[Work required]: Copy out all the lines of the data that hold the word "option".

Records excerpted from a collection
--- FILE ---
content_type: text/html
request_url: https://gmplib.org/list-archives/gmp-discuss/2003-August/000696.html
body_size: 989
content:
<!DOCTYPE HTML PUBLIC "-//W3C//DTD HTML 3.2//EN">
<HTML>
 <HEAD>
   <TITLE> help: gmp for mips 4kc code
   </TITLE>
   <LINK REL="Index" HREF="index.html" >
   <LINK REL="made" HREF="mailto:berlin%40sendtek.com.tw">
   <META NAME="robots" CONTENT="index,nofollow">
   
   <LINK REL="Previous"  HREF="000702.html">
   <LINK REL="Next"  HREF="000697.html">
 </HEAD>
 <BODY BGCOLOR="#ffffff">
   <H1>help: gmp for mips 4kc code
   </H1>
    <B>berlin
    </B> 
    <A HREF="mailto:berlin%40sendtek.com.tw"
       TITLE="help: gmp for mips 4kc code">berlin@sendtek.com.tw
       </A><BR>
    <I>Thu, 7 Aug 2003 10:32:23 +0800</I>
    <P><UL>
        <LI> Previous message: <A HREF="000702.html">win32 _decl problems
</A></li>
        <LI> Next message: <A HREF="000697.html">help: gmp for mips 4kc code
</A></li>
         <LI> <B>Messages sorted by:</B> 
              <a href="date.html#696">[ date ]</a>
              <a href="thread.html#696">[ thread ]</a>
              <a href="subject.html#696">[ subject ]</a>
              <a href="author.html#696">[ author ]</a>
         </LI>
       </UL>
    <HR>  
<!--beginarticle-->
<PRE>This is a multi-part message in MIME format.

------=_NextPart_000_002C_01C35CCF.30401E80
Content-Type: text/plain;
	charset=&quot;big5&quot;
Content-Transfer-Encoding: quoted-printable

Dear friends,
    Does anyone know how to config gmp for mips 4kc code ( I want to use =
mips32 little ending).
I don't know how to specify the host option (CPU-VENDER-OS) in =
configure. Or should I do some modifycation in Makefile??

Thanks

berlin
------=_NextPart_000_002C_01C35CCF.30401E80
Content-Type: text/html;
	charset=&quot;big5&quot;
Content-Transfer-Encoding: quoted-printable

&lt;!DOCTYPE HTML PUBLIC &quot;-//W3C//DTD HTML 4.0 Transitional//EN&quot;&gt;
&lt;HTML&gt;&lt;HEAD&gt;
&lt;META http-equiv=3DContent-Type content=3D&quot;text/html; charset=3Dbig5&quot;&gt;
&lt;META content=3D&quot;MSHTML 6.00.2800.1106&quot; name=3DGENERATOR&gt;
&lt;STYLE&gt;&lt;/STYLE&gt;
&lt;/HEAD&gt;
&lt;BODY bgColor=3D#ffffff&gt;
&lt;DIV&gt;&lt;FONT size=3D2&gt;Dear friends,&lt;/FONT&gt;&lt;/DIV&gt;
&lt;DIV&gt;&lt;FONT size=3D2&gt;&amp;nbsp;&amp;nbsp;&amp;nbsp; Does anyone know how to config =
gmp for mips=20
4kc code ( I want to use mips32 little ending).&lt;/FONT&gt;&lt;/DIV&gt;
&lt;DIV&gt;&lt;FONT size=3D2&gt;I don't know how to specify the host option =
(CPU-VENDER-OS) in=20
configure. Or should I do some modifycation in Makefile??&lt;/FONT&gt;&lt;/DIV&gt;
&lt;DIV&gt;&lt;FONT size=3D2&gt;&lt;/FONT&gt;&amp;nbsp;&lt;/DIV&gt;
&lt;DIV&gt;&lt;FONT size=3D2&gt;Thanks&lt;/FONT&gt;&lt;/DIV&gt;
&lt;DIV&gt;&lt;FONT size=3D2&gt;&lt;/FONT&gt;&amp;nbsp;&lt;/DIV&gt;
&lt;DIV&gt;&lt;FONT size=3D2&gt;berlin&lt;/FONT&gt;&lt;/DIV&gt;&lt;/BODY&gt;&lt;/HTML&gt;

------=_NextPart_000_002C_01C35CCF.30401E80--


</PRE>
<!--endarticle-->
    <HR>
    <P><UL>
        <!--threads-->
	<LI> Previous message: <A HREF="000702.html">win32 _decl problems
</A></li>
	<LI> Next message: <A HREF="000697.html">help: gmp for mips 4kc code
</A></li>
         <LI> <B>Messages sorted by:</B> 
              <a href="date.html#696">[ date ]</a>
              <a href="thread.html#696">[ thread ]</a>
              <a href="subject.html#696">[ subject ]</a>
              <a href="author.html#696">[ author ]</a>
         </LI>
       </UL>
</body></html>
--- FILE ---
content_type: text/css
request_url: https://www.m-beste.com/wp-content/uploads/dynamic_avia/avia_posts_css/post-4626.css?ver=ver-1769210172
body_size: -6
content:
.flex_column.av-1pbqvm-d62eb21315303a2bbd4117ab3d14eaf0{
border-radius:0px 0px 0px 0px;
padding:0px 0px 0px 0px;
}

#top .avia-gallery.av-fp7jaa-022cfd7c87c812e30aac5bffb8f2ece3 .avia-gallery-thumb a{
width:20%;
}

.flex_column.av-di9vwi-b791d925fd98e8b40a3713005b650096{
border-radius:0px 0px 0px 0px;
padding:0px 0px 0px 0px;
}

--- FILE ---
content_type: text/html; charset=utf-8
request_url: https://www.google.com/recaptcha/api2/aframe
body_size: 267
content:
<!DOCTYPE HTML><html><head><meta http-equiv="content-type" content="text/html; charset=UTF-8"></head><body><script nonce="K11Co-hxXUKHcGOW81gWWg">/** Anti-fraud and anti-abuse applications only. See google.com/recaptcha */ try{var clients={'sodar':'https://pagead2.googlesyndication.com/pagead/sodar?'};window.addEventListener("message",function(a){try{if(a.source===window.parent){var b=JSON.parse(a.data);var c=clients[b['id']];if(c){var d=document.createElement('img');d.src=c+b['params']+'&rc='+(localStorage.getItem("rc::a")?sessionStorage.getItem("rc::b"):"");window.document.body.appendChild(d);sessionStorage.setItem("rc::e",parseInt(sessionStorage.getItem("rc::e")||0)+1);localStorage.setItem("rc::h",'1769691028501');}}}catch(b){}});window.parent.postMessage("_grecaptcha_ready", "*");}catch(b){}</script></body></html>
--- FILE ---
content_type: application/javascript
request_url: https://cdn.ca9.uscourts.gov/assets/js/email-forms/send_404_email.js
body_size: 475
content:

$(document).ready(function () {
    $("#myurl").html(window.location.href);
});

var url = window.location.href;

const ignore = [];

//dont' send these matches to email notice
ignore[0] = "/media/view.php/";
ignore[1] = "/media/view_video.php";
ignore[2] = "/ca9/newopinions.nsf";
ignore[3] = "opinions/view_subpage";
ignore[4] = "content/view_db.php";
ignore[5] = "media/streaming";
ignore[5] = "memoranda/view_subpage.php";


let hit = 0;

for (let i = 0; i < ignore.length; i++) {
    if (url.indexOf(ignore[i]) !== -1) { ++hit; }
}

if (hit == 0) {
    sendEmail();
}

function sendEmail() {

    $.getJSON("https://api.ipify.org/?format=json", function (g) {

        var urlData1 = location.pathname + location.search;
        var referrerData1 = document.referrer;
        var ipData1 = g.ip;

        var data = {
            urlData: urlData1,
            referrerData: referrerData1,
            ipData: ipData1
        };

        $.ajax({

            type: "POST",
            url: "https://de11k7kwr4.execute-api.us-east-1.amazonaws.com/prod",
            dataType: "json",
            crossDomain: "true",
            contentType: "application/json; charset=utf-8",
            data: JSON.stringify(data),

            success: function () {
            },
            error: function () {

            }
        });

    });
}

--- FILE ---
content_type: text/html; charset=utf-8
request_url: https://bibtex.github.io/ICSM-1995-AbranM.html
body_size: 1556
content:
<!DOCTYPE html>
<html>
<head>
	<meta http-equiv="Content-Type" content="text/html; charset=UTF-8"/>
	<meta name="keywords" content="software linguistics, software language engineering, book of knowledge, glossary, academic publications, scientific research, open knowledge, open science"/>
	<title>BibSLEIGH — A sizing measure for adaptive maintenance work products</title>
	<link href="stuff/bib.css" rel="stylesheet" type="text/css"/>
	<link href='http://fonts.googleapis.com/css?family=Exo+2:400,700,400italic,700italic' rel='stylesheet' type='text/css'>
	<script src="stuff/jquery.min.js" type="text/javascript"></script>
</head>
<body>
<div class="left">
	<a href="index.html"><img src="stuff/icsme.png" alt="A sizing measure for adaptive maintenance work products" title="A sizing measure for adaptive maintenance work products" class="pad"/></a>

[Result of the task]:
I don't know how to specify the host option (CPU-VENDER-OS) in =
&lt;DIV&gt;&lt;FONT size=3D2&gt;I don't know how to specify the host option =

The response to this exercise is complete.